Ele explicou que o propósito do A PITA está automatizando e agilizando os processos de entrada e saída de mercadorias nos costumes mexicanos, começando com um plano piloto em Tijuana. A autoridade informou que Tijuana-Mesa de Otay foi escolhida porque oferece as melhores condições para sua implementação, com aproximadamente 3,500 operações diárias de entrada e saída.

Com a modernização aduaneira, acrescentou, além de reduzir o tempo Da expedição da mercadoria aos segundos, eliminando a apresentação de documentos e a intervenção de fiscais, pretende-se aumentar a transparência e eliminar a discricionariedade através da sistematização dos tipos de fiscalização.

Alejandro Márquez indicou que igualmente importante é a integração que deve ser alcançada entre as informações de cada operação com o veículo que transporta as mercadorias, a empresa de transporte e o operador que conduz o veículo. Este último, com a emissão de um único cartão por operadora.

Em termos práticos, ele destacou que o PITA envolve a transmissão de informações sobre mercadorias a serem importadas ou exportadas por meio de um cartão com tecnologia de identificação. frequência de rádio (RFID) para a alfândega.

Esses cartões RFID devem ser registrados com um número de integração fornecido pelo SAT que será vinculado às informações da remessa.
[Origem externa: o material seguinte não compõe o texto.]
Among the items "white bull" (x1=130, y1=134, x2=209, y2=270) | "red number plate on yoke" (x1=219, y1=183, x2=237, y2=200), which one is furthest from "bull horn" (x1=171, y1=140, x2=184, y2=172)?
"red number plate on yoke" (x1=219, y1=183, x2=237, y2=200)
Eles devem ser apresentados no veículo que transporta a mercadoria até o módulo PITA de entrada ou saída. 

"Eles serão detectados por leitores instalados nas dependências e, por meio de um software desenvolvido para criar perfis de risco, será determinado se a carga necessita de fiscalização aduaneira ou se corresponde ao livre despacho aduaneiro, sem parada do veículo", disse o secretário.